■ WHAT THE EXERCISE ASKS
The answer should contain only the lines from the beginning of the entries through the line that holds "Zach Stone Is Gonna Be Famous", given again exactly, with no pictures.

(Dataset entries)
=====

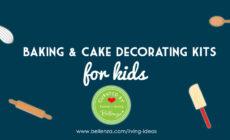 Baking and Decorating Kits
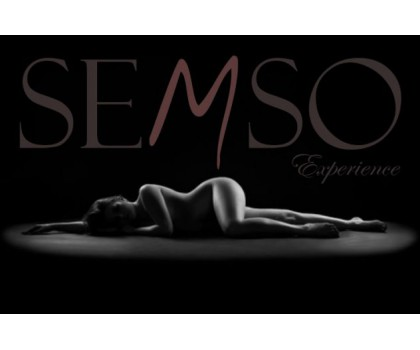 SEMSO MASSAGE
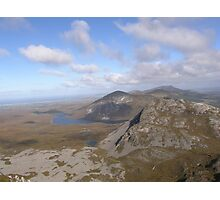 Mountain range view from Errigal Mountain Donegal Ireland Photographic Print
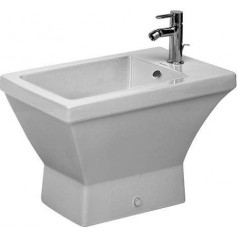 Duravit 2nd Floor floor mounted bidet 37x66.5 cm 0137100000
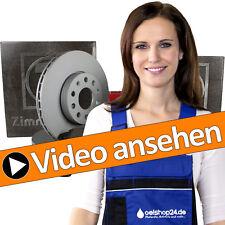 Zimmermann Bremsscheiben Set + Bremsbeläge vorne + hinten VW Golf 4 IV Audi A3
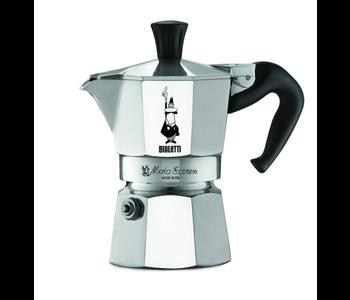 BIALETTI Moka Espresso 1 Cup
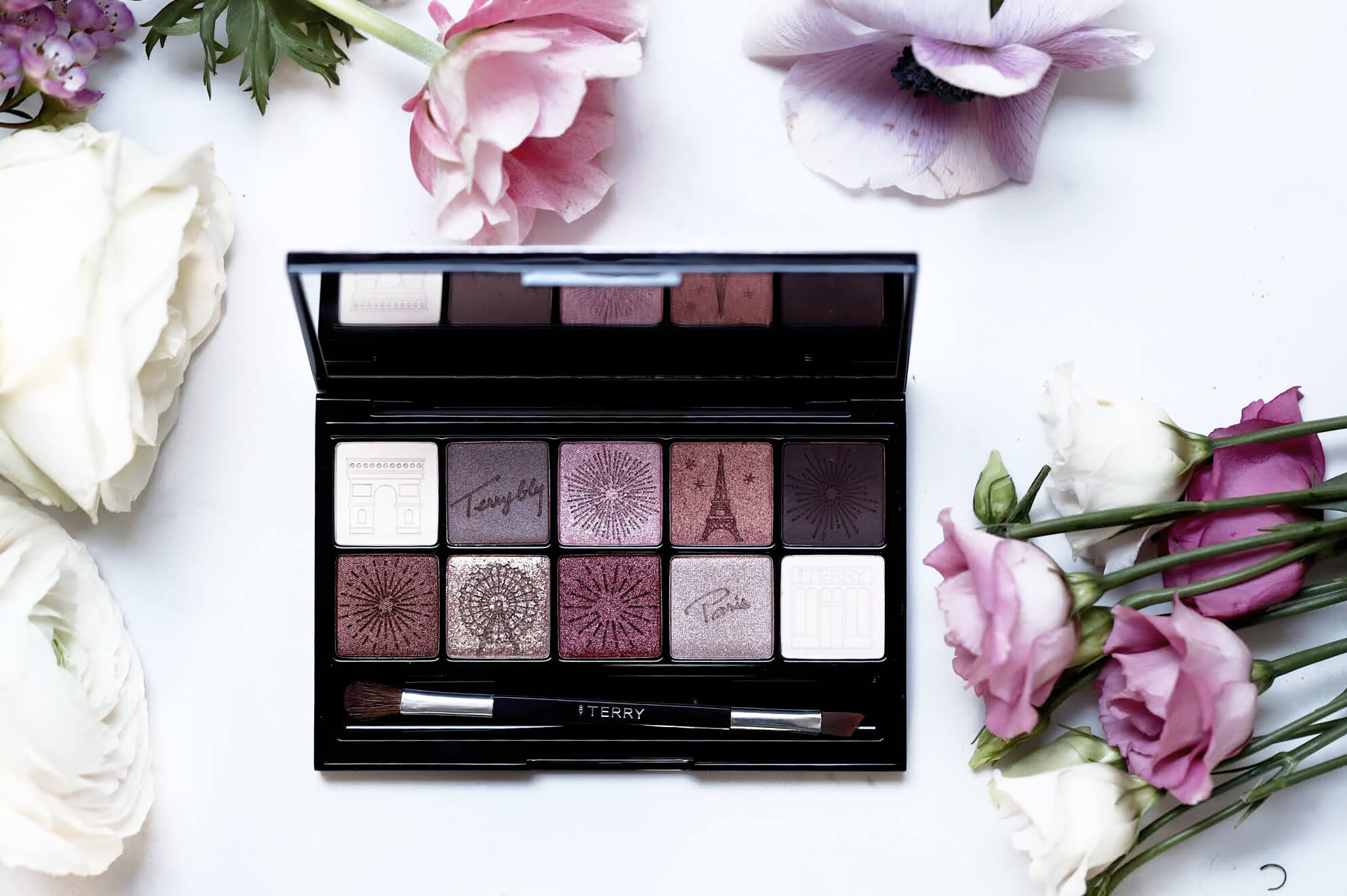 By Terry VIP Expert Palette 3 Paris Mon Amour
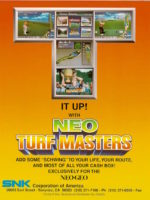 Neo Turf Masters — 1996 at Barcade® in New Haven, Connecticut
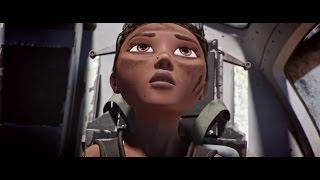 Океаноборец / The OceanMaker (2014) Короткометражный мультфильм про апокалипсис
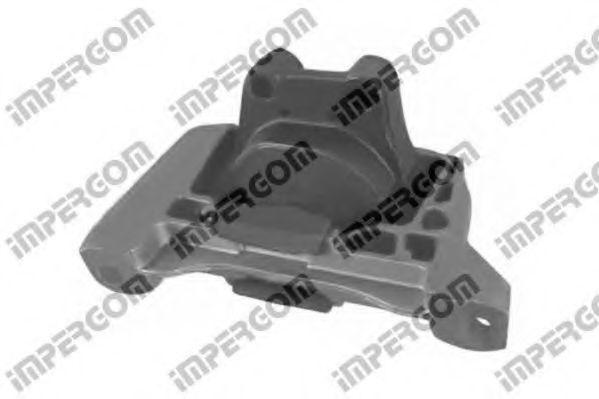 Опора двигателя IMPERGOM 37138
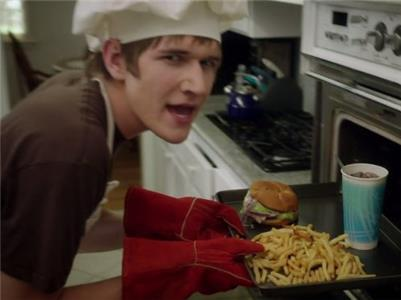 Zach Stone Is Gonna Be Famous Zach Stone Is Gonna Be a Famous Chef (2013) Online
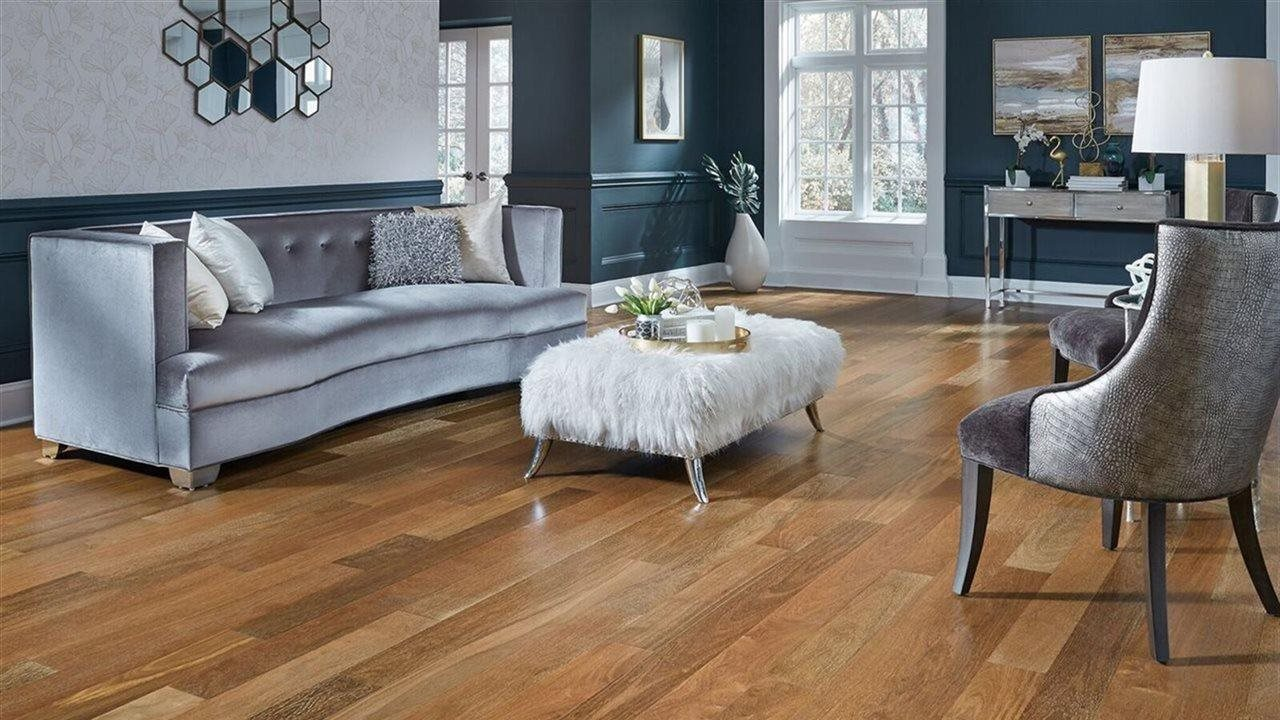 wood flooring and metal room accents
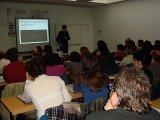 El cine en el aula español (2)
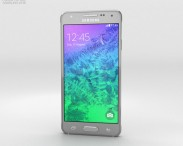 3D model of Samsung Galaxy Alpha Sleek Silver
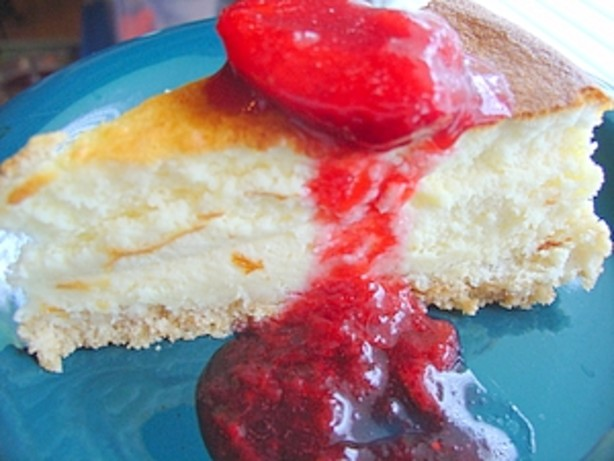 Light Cheesecake Recipe - Food.com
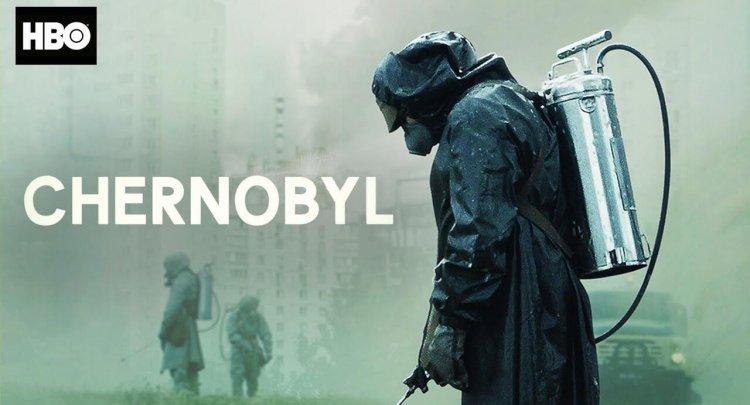HBO 推出的迷你影集《核爆家園》是以車諾比核災,透過虛實結合的手法展現事件的發生與如何善後的過程。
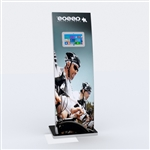 64 in Double Sided Surface Kiosk Display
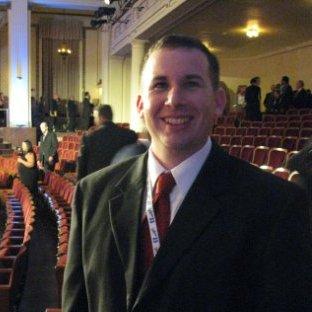 John Barker MBA PMP linkedin profile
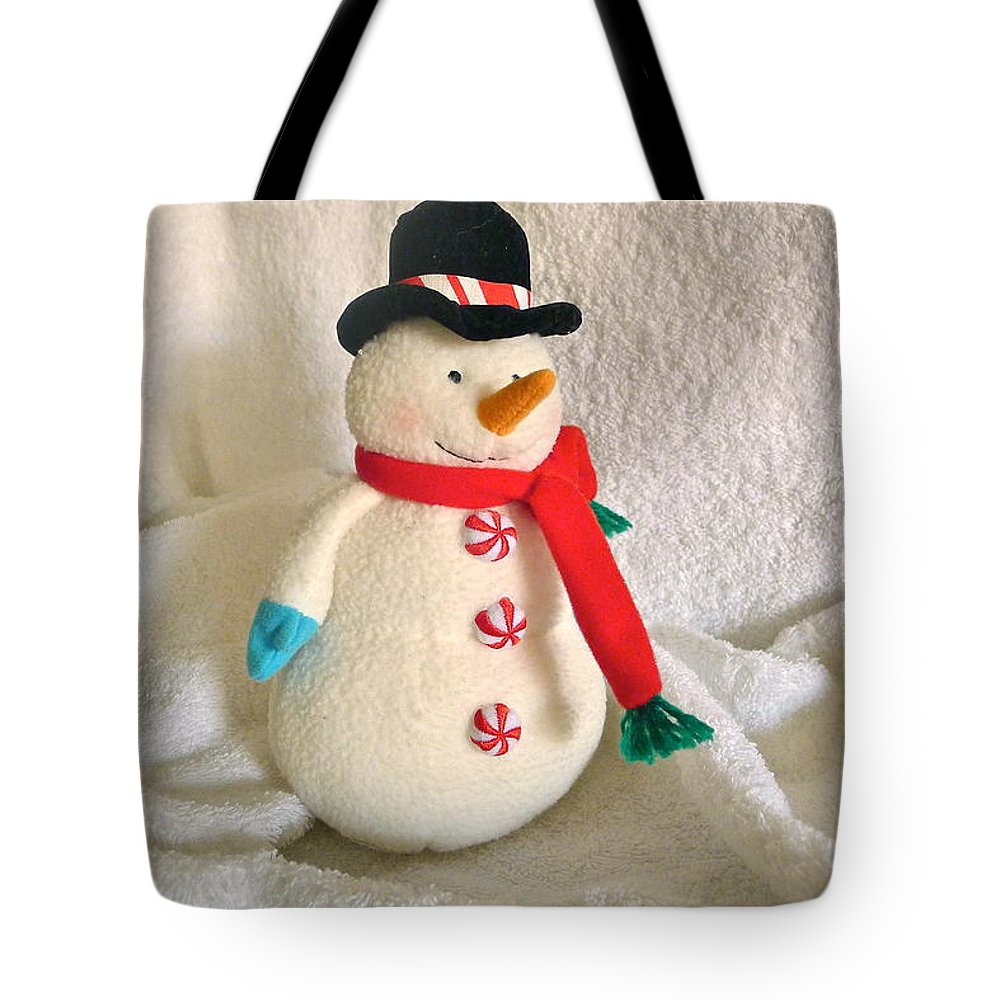 Snowman Tote Bag featuring the photograph Snowman by Denise Mazzocco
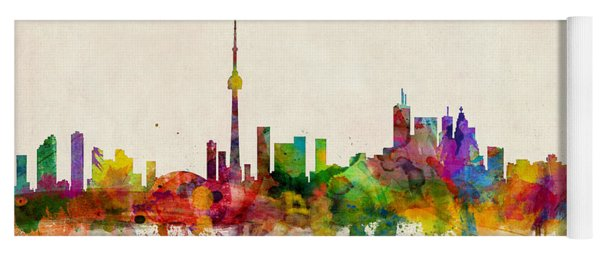 Toronto Skyline Yoga Mat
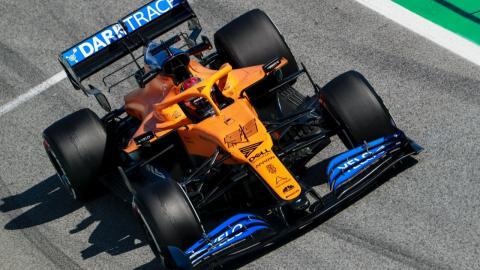 McLaren MCL35 en los test de Barcelona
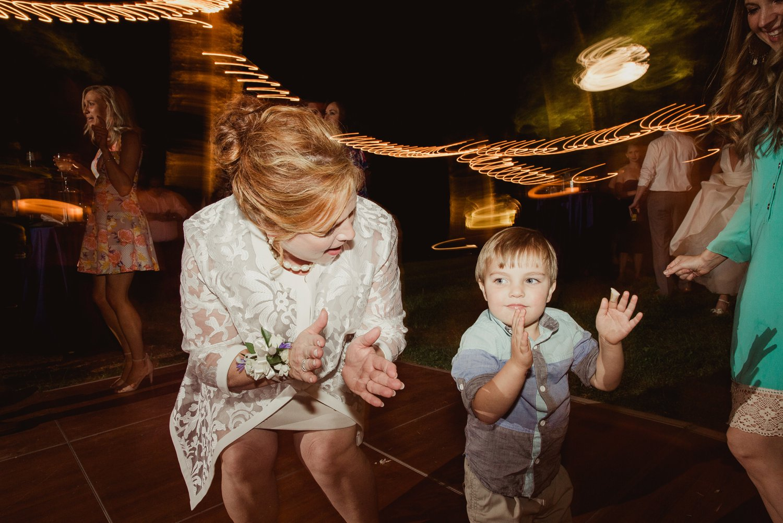 lake house destination wedding 099.jpg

=====

■ RESPONSE
 Baking and Decorating Kits
 SEMSO MASSAGE
 Mountain range view from Errigal Mountain Donegal Ireland Photographic Print
 Duravit 2nd Floor floor mounted bidet 37x66.5 cm 0137100000
 Zimmermann Bremsscheiben Set + Bremsbeläge vorne + hinten VW Golf 4 IV Audi A3
 BIALETTI Moka Espresso 1 Cup
 By Terry VIP Expert Palette 3 Paris Mon Amour
 Neo Turf Masters — 1996 at Barcade® in New Haven, Connecticut
 Океаноборец / The OceanMaker (2014) Короткометражный мультфильм про апокалипсис
 Опора двигателя IMPERGOM 37138
 Zach Stone Is Gonna Be Famous Zach Stone Is Gonna Be a Famous Chef (2013) Online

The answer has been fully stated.